----- DATA
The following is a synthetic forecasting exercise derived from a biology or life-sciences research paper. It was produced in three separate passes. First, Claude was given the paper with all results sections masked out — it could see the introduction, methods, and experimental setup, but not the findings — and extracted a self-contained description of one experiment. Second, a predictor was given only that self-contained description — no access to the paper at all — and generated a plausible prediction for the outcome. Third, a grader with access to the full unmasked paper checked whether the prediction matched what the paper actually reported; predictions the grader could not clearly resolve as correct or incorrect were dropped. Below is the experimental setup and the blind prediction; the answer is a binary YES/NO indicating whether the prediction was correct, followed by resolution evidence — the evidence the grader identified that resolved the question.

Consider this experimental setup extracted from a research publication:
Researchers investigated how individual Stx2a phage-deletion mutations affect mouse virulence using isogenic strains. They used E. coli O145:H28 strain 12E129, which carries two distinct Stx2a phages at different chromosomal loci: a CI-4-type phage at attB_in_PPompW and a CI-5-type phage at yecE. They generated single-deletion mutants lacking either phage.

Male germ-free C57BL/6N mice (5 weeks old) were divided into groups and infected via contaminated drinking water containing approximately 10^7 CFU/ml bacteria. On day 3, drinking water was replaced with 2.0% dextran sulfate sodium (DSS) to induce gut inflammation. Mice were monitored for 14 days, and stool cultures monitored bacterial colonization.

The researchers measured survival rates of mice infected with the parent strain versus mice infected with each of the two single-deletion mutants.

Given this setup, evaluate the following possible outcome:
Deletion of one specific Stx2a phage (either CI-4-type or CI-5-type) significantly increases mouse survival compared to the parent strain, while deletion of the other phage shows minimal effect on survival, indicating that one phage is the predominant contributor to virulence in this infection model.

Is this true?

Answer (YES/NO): YES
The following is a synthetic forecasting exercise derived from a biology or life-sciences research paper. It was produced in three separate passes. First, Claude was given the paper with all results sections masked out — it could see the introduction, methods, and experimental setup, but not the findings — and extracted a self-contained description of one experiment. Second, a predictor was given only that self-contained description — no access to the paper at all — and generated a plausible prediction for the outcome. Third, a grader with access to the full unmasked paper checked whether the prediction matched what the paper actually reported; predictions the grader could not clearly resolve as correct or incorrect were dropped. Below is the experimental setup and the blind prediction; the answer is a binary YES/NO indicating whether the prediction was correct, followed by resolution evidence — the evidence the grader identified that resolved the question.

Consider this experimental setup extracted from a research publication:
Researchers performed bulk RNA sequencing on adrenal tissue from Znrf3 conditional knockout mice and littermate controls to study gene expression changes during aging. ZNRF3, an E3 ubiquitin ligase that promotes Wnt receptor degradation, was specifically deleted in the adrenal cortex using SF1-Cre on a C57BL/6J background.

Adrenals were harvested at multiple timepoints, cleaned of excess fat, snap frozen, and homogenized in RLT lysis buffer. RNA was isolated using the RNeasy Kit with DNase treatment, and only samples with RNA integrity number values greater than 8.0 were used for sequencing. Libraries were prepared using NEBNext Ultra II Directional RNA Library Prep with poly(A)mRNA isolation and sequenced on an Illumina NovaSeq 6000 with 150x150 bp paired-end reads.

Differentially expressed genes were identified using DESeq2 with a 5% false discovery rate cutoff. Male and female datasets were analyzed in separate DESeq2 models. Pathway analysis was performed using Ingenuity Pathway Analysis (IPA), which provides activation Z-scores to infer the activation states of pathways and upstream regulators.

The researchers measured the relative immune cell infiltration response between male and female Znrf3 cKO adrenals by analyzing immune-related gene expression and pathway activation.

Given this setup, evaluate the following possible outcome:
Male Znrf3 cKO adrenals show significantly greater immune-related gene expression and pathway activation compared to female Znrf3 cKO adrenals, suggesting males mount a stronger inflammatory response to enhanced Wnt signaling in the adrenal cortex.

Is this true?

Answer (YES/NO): YES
----------
**AIM OF THE EXERCISE:** Please give the listing above once more, word for word.

**OUTPUT:**
The following is a synthetic forecasting exercise derived from a biology or life-sciences research paper. It was produced in three separate passes. First, Claude was given the paper with all results sections masked out — it could see the introduction, methods, and experimental setup, but not the findings — and extracted a self-contained description of one experiment. Second, a predictor was given only that self-contained description — no access to the paper at all — and generated a plausible prediction for the outcome. Third, a grader with access to the full unmasked paper checked whether the prediction matched what the paper actually reported; predictions the grader could not clearly resolve as correct or incorrect were dropped. Below is the experimental setup and the blind prediction; the answer is a binary YES/NO indicating whether the prediction was correct, followed by resolution evidence — the evidence the grader identified that resolved the question.

Consider this experimental setup extracted from a research publication:
Researchers investigated how individual Stx2a phage-deletion mutations affect mouse virulence using isogenic strains. They used E. coli O145:H28 strain 12E129, which carries two distinct Stx2a phages at different chromosomal loci: a CI-4-type phage at attB_in_PPompW and a CI-5-type phage at yecE. They generated single-deletion mutants lacking either phage.

Male germ-free C57BL/6N mice (5 weeks old) were divided into groups and infected via contaminated drinking water containing approximately 10^7 CFU/ml bacteria. On day 3, drinking water was replaced with 2.0% dextran sulfate sodium (DSS) to induce gut inflammation. Mice were monitored for 14 days, and stool cultures monitored bacterial colonization.

The researchers measured survival rates of mice infected with the parent strain versus mice infected with each of the two single-deletion mutants.

Given this setup, evaluate the following possible outcome:
Deletion of one specific Stx2a phage (either CI-4-type or CI-5-type) significantly increases mouse survival compared to the parent strain, while deletion of the other phage shows minimal effect on survival, indicating that one phage is the predominant contributor to virulence in this infection model.

Is this true?

Answer (YES/NO): YES
The following is a synthetic forecasting exercise derived from a biology or life-sciences research paper. It was produced in three separate passes. First, Claude was given the paper with all results sections masked out — it could see the introduction, methods, and experimental setup, but not the findings — and extracted a self-contained description of one experiment. Second, a predictor was given only that self-contained description — no access to the paper at all — and generated a plausible prediction for the outcome. Third, a grader with access to the full unmasked paper checked whether the prediction matched what the paper actually reported; predictions the grader could not clearly resolve as correct or incorrect were dropped. Below is the experimental setup and the blind prediction; the answer is a binary YES/NO indicating whether the prediction was correct, followed by resolution evidence — the evidence the grader identified that resolved the question.

Consider this experimental setup extracted from a research publication:
Researchers performed bulk RNA sequencing on adrenal tissue from Znrf3 conditional knockout mice and littermate controls to study gene expression changes during aging. ZNRF3, an E3 ubiquitin ligase that promotes Wnt receptor degradation, was specifically deleted in the adrenal cortex using SF1-Cre on a C57BL/6J background.

Adrenals were harvested at multiple timepoints, cleaned of excess fat, snap frozen, and homogenized in RLT lysis buffer. RNA was isolated using the RNeasy Kit with DNase treatment, and only samples with RNA integrity number values greater than 8.0 were used for sequencing. Libraries were prepared using NEBNext Ultra II Directional RNA Library Prep with poly(A)mRNA isolation and sequenced on an Illumina NovaSeq 6000 with 150x150 bp paired-end reads.

Differentially expressed genes were identified using DESeq2 with a 5% false discovery rate cutoff. Male and female datasets were analyzed in separate DESeq2 models. Pathway analysis was performed using Ingenuity Pathway Analysis (IPA), which provides activation Z-scores to infer the activation states of pathways and upstream regulators.

The researchers measured the relative immune cell infiltration response between male and female Znrf3 cKO adrenals by analyzing immune-related gene expression and pathway activation.

Given this setup, evaluate the following possible outcome:
Male Znrf3 cKO adrenals show significantly greater immune-related gene expression and pathway activation compared to female Znrf3 cKO adrenals, suggesting males mount a stronger inflammatory response to enhanced Wnt signaling in the adrenal cortex.

Is this true?

Answer (YES/NO): YES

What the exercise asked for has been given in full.